When the Professional and Amateur Sports Protection Act (PASPA) was overturned in May 2018, the American sports wagering experience was destined to change forever. The highly concentrated activity in Nevada could never be replicated throughout the other 49 states now that convenience was permitted to take over from the much-lauded Vegas experience. The spectacle of the Vegas sportsbook has always been the size and scale of the operation – banks of screens showing matches from coast to coast with rows of desks and/or auditorium seats for fans and bettors to immerse themselves in the day, particularly for college and NFL football. Betting lines rigidly follow the Don Best schedule on the screens, enabling bettors to rapidly navigate the plethora of matches.
While never as profitable or prominent as the vast arrays of slot machines throughout every Vegas casino, the sportsbook was still an attraction, drawing patrons from far and wide to place the almost-sacred legal sports wager.
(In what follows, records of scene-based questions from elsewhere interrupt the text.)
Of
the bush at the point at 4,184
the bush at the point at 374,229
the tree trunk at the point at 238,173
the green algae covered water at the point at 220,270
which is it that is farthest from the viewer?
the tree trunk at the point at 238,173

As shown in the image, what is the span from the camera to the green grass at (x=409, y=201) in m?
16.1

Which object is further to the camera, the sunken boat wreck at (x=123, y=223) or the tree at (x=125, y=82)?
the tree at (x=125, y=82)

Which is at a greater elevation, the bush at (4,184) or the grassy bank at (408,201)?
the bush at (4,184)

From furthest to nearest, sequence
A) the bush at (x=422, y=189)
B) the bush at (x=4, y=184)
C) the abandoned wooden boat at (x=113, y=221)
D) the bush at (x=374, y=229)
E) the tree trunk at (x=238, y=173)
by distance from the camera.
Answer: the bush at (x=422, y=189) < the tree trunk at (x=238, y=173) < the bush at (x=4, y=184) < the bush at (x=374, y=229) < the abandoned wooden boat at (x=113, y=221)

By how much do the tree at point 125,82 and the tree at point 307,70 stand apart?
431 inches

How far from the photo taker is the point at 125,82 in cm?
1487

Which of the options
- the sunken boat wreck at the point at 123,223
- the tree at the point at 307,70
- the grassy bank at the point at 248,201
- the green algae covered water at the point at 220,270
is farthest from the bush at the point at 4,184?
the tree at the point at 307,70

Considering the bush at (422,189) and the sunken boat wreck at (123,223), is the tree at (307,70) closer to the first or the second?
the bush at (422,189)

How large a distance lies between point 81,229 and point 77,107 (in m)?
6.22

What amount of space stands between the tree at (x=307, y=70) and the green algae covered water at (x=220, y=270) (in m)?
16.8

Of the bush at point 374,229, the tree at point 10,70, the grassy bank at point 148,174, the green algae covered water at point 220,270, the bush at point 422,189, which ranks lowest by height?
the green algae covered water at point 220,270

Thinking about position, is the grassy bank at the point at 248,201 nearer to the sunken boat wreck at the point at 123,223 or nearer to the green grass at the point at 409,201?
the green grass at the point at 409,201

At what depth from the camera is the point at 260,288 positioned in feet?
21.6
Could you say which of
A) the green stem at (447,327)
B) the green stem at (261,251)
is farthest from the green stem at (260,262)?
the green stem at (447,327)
Slot machines of various values and table games could be found across most states of the US, often on tribal land and permitted under pieces of legislation such as the Indian Gaming Regulatory Act of 1988. But the legal and single-game sports bet was tightly restricted to the confines of Nevada. So, with the exception of professional and aspiring pro sports gamblers, travelling to Nevada was part of the experience.
Margins were tighter with many specialist sports gamblers of various levels of profitability, but with Las Vegas in particular being an entertainment destination of various vices, casinos saw the sportsbook as part of their portfolio. If they didn’t profit directly from the $100 wager on the Colts-Jets game, they’d make it up on the gaming floor, at the bar, in the restaurants or even via the shows. The full Las Vegas experience is a multifaceted revenue maker for the resort operator.